Assignment: The records below need to be repeated exactly, though not their pictures.
--------------------------------------------------
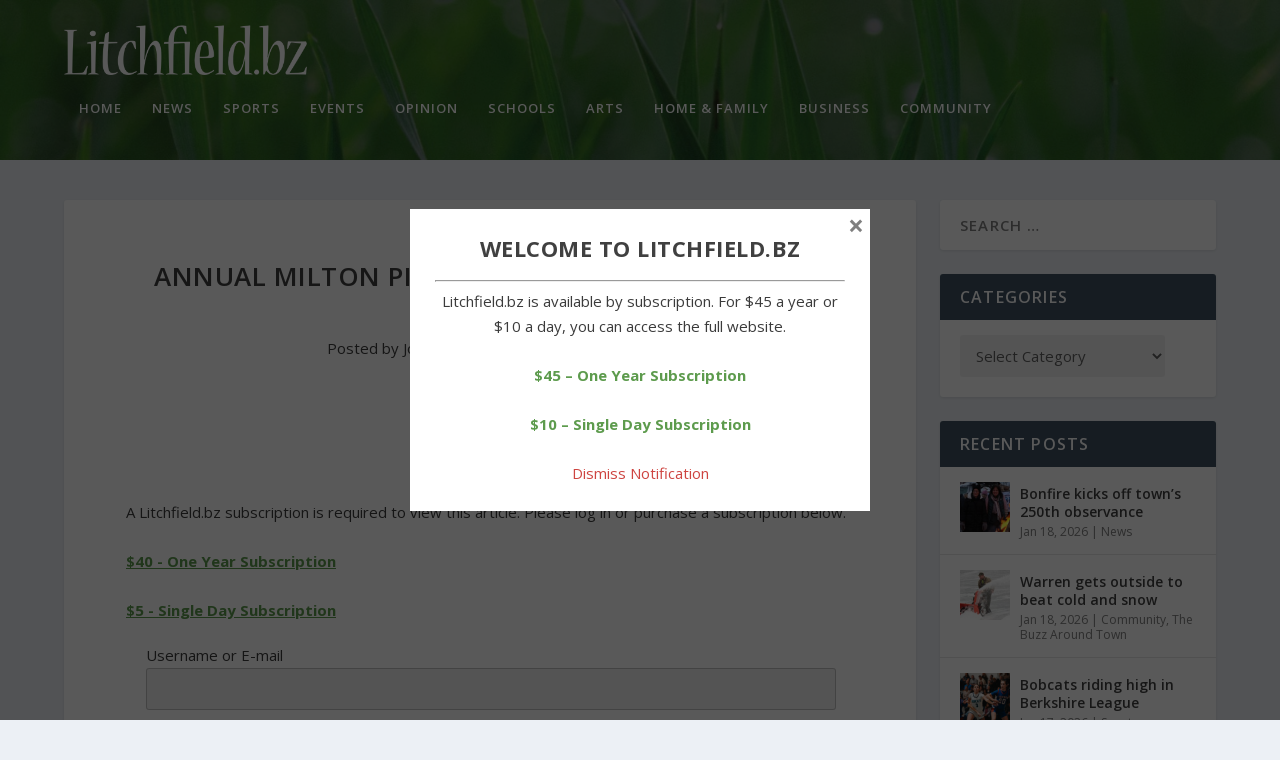

--- FILE ---
content_type: text/css
request_url: https://litchfield.bz/wp-content/et-cache/global/et-extra-customizer-global.min.css?ver=1767805554
body_size: 1254
content:
.widget_et_recent_tweets .widget_list a,.widget_et_recent_tweets .et-extra-icon,.widget_et_recent_tweets .widget-footer .et-extra-social-icon,.widget_et_recent_tweets .widget-footer .et-extra-social-icon::before,.project-details .project-details-title,.et_filterable_portfolio .filterable_portfolio_filter a.current,.et_extra_layout .et_pb_extra_column_main .et_pb_column .module-head h1,.et_pb_extra_column .module-head h1,#portfolio_filter a.current,.woocommerce div.product div.summary .product_meta a,.woocommerce-page div.product div.summary .product_meta a,.et_pb_widget.woocommerce .product_list_widget li .amount,.et_pb_widget li a:hover,.et_pb_widget.woocommerce .product_list_widget li a:hover,.et_pb_widget.widget_et_recent_videos .widget_list .title:hover,.et_pb_widget.widget_et_recent_videos .widget_list .title.active,.woocommerce .woocommerce-info:before{color:#3e5062}.single .score-bar,.widget_et_recent_reviews .review-breakdowns .score-bar,.et_pb_extra_module .posts-list article .post-thumbnail,.et_extra_other_module .posts-list article .post-thumbnail,.et_pb_widget .widget_list_portrait,.et_pb_widget .widget_list_thumbnail,.quote-format,.link-format,.audio-format .audio-wrapper,.paginated .pagination li.active,.score-bar,.review-summary-score-box,.post-footer .rating-stars #rating-stars img.star-on,.post-footer .rating-stars #rated-stars img.star-on,.author-box-module .author-box-avatar,.timeline-menu li.active a:before,.woocommerce div.product form.cart .button,.woocommerce div.product form.cart .button.disabled,.woocommerce div.product form.cart .button.disabled:hover,.woocommerce-page div.product form.cart .button,.woocommerce-page div.product form.cart .button.disabled,.woocommerce-page div.product form.cart .button.disabled:hover,.woocommerce div.product form.cart .read-more-button,.woocommerce-page div.product form.cart .read-more-button,.woocommerce div.product form.cart .post-nav .nav-links .button,.woocommerce-page div.product form.cart .post-nav .nav-links .button,.woocommerce .woocommerce-message,.woocommerce-page .woocommerce-message{background-color:#3e5062}#et-menu>li>ul,#et-menu li>ul,#et-menu>li>ul>li>ul,.et-top-search-primary-menu-item .et-top-search,.et_pb_module,.module,.page article,.authors-page .page,#timeline-sticky-header,.et_extra_other_module,.woocommerce .woocommerce-info{border-color:#3e5062}body{font-size:15px}body{color:rgba(0,0,0,0.77)}#et-menu li a{font-size:13px}#et-menu li{letter-spacing:1px}#et-menu>li a,#et-menu>li.menu-item-has-children>a:after,#et-menu>li.mega-menu-featured>a:after,#et-extra-mobile-menu>li.mega-menu-featured>a:after{color:#ffffff}#footer-info,#footer-info a{color:rgba(255,255,255,0.79)}#footer-info a{font-size:10px}@media only screen and (min-width:768px){#main-header .logo{height:50px;margin:25px 0}.header.left-right #et-navigation>ul>li>a{padding-bottom:43.5px}}@media only screen and (min-width:768px){.et-fixed-header #main-header .logo{height:40.8px;margin:19.6px 0}.et-fixed-header .header.left-right #et-navigation>ul>li>a{padding-bottom:32px}}.mp_login_form{padding:20px}.archive .et_pb_extra_column_main h1,.et_pb_widget.litch-widget>.widgettitle{display:none}.et_pb_widget.litch-widget{background:none;box-shadow:none}.posts-blog-feed-module.standard .hentry.type-post.has-post-thumbnail .header{width:30%!important}article .comments-link,.comment-bubble,.post-meta-icon{display:none!important}.comment-bubble,.post-meta-icon{display:none!important}.litch-inline-small-ads a{padding-left:5px!important;padding-right:5px!important}.litch-inline-after-content a{padding-left:5px!important;padding-right:5px!important}.litch-inline-after-content img{padding-left:5px!important;padding-right:5px!important}#footer-info{display:none!important}#main-header{background:url(https://litchfield.bz/wp-content/uploads/2019/11/bz_back.jpg);background-repeat:no-repeat;background-size:cover;background-position:bottom center}.pt-cv-ifield{border-bottom:1px solid #e2e2e2}.featpost h2,.featpost p{padding-left:10px!important;padding-right:10px!important}.sports{color:#ce4440}.adcolsleft{max-width:215px!important;float:right}.adcolsright{max-width:215px!important;float:left}.adcolsleft img{float:right;padding-bottom:5px}.adcolsleft img{float:left;padding-bottom:5px}.singleview .author:before{content:"Posted by "}.singleview .terms:after{content:"| "}.whitebg{background-color:#fff!important}.homefeat h4,.homefeat .entry-date{padding-left:5px!important}.homefeat .pt-cv-ifield{border:none!important}.catpost article{float:left!important;display:inline-block!important;width:95%!important}.ds-fullwidth-specialty>.et_pb_row{margin-top:0px!important;min-width:80%!important;margin:0 auto!important}.ds-fullwidth-specialty{padding-top:5px!important}.section-min-pad{margin-top:0px!important;margin-bottom:0px!important;padding-top:0px!important;padding-bottom:0px!important}.post-content{padding-left:2px}ul.posts-list li article{padding-left:2px}

--- FILE ---
content_type: text/css
request_url: https://litchfield.bz/wp-content/uploads/so-css/so-css-Extra.css?ver=1753460078
body_size: 162
content:
/* YouTube Video Player Color changes */

.plyr__progress input { --plyr-color-main: #5d9b4d !important; }
.plyr--full-ui input[type="range"] { color: #5d9b4d !important; }
.plyr__control--overlaid, .playr__control input { background: #5d9b4d !important; }
.plyr__control { background: #ffffff !important; }
.plyr__control:hover { background: #5d9b4d !important; }
.plyr__menu__container { --plyr-color-main: #5d9b4d !important; }
.plyr__menu__container { --plyr-color-main: #5d9b4d !important; }

#player { margin-bottom: 24px; }
#player .fluid-width-video-wrapper { padding-top: 0 !important; }
#player, #player .fluid-width-video-wrapper { height: 465px !important; width: 100% !important; }
#player .fluid-width-video-wrapper iframe { height: 465px; width: 100% !important; }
--------------------------------------------------
Finished exercise:
--- FILE ---
content_type: text/css
request_url: https://litchfield.bz/wp-content/et-cache/global/et-extra-customizer-global.min.css?ver=1767805554
body_size: 1254
content:
.widget_et_recent_tweets .widget_list a,.widget_et_recent_tweets .et-extra-icon,.widget_et_recent_tweets .widget-footer .et-extra-social-icon,.widget_et_recent_tweets .widget-footer .et-extra-social-icon::before,.project-details .project-details-title,.et_filterable_portfolio .filterable_portfolio_filter a.current,.et_extra_layout .et_pb_extra_column_main .et_pb_column .module-head h1,.et_pb_extra_column .module-head h1,#portfolio_filter a.current,.woocommerce div.product div.summary .product_meta a,.woocommerce-page div.product div.summary .product_meta a,.et_pb_widget.woocommerce .product_list_widget li .amount,.et_pb_widget li a:hover,.et_pb_widget.woocommerce .product_list_widget li a:hover,.et_pb_widget.widget_et_recent_videos .widget_list .title:hover,.et_pb_widget.widget_et_recent_videos .widget_list .title.active,.woocommerce .woocommerce-info:before{color:#3e5062}.single .score-bar,.widget_et_recent_reviews .review-breakdowns .score-bar,.et_pb_extra_module .posts-list article .post-thumbnail,.et_extra_other_module .posts-list article .post-thumbnail,.et_pb_widget .widget_list_portrait,.et_pb_widget .widget_list_thumbnail,.quote-format,.link-format,.audio-format .audio-wrapper,.paginated .pagination li.active,.score-bar,.review-summary-score-box,.post-footer .rating-stars #rating-stars img.star-on,.post-footer .rating-stars #rated-stars img.star-on,.author-box-module .author-box-avatar,.timeline-menu li.active a:before,.woocommerce div.product form.cart .button,.woocommerce div.product form.cart .button.disabled,.woocommerce div.product form.cart .button.disabled:hover,.woocommerce-page div.product form.cart .button,.woocommerce-page div.product form.cart .button.disabled,.woocommerce-page div.product form.cart .button.disabled:hover,.woocommerce div.product form.cart .read-more-button,.woocommerce-page div.product form.cart .read-more-button,.woocommerce div.product form.cart .post-nav .nav-links .button,.woocommerce-page div.product form.cart .post-nav .nav-links .button,.woocommerce .woocommerce-message,.woocommerce-page .woocommerce-message{background-color:#3e5062}#et-menu>li>ul,#et-menu li>ul,#et-menu>li>ul>li>ul,.et-top-search-primary-menu-item .et-top-search,.et_pb_module,.module,.page article,.authors-page .page,#timeline-sticky-header,.et_extra_other_module,.woocommerce .woocommerce-info{border-color:#3e5062}body{font-size:15px}body{color:rgba(0,0,0,0.77)}#et-menu li a{font-size:13px}#et-menu li{letter-spacing:1px}#et-menu>li a,#et-menu>li.menu-item-has-children>a:after,#et-menu>li.mega-menu-featured>a:after,#et-extra-mobile-menu>li.mega-menu-featured>a:after{color:#ffffff}#footer-info,#footer-info a{color:rgba(255,255,255,0.79)}#footer-info a{font-size:10px}@media only screen and (min-width:768px){#main-header .logo{height:50px;margin:25px 0}.header.left-right #et-navigation>ul>li>a{padding-bottom:43.5px}}@media only screen and (min-width:768px){.et-fixed-header #main-header .logo{height:40.8px;margin:19.6px 0}.et-fixed-header .header.left-right #et-navigation>ul>li>a{padding-bottom:32px}}.mp_login_form{padding:20px}.archive .et_pb_extra_column_main h1,.et_pb_widget.litch-widget>.widgettitle{display:none}.et_pb_widget.litch-widget{background:none;box-shadow:none}.posts-blog-feed-module.standard .hentry.type-post.has-post-thumbnail .header{width:30%!important}article .comments-link,.comment-bubble,.post-meta-icon{display:none!important}.comment-bubble,.post-meta-icon{display:none!important}.litch-inline-small-ads a{padding-left:5px!important;padding-right:5px!important}.litch-inline-after-content a{padding-left:5px!important;padding-right:5px!important}.litch-inline-after-content img{padding-left:5px!important;padding-right:5px!important}#footer-info{display:none!important}#main-header{background:url(https://litchfield.bz/wp-content/uploads/2019/11/bz_back.jpg);background-repeat:no-repeat;background-size:cover;background-position:bottom center}.pt-cv-ifield{border-bottom:1px solid #e2e2e2}.featpost h2,.featpost p{padding-left:10px!important;padding-right:10px!important}.sports{color:#ce4440}.adcolsleft{max-width:215px!important;float:right}.adcolsright{max-width:215px!important;float:left}.adcolsleft img{float:right;padding-bottom:5px}.adcolsleft img{float:left;padding-bottom:5px}.singleview .author:before{content:"Posted by "}.singleview .terms:after{content:"| "}.whitebg{background-color:#fff!important}.homefeat h4,.homefeat .entry-date{padding-left:5px!important}.homefeat .pt-cv-ifield{border:none!important}.catpost article{float:left!important;display:inline-block!important;width:95%!important}.ds-fullwidth-specialty>.et_pb_row{margin-top:0px!important;min-width:80%!important;margin:0 auto!important}.ds-fullwidth-specialty{padding-top:5px!important}.section-min-pad{margin-top:0px!important;margin-bottom:0px!important;padding-top:0px!important;padding-bottom:0px!important}.post-content{padding-left:2px}ul.posts-list li article{padding-left:2px}

--- FILE ---
content_type: text/css
request_url: https://litchfield.bz/wp-content/uploads/so-css/so-css-Extra.css?ver=1753460078
body_size: 162
content:
/* YouTube Video Player Color changes */

.plyr__progress input { --plyr-color-main: #5d9b4d !important; }
.plyr--full-ui input[type="range"] { color: #5d9b4d !important; }
.plyr__control--overlaid, .playr__control input { background: #5d9b4d !important; }
.plyr__control { background: #ffffff !important; }
.plyr__control:hover { background: #5d9b4d !important; }
.plyr__menu__container { --plyr-color-main: #5d9b4d !important; }
.plyr__menu__container { --plyr-color-main: #5d9b4d !important; }

#player { margin-bottom: 24px; }
#player .fluid-width-video-wrapper { padding-top: 0 !important; }
#player, #player .fluid-width-video-wrapper { height: 465px !important; width: 100% !important; }
#player .fluid-width-video-wrapper iframe { height: 465px; width: 100% !important; }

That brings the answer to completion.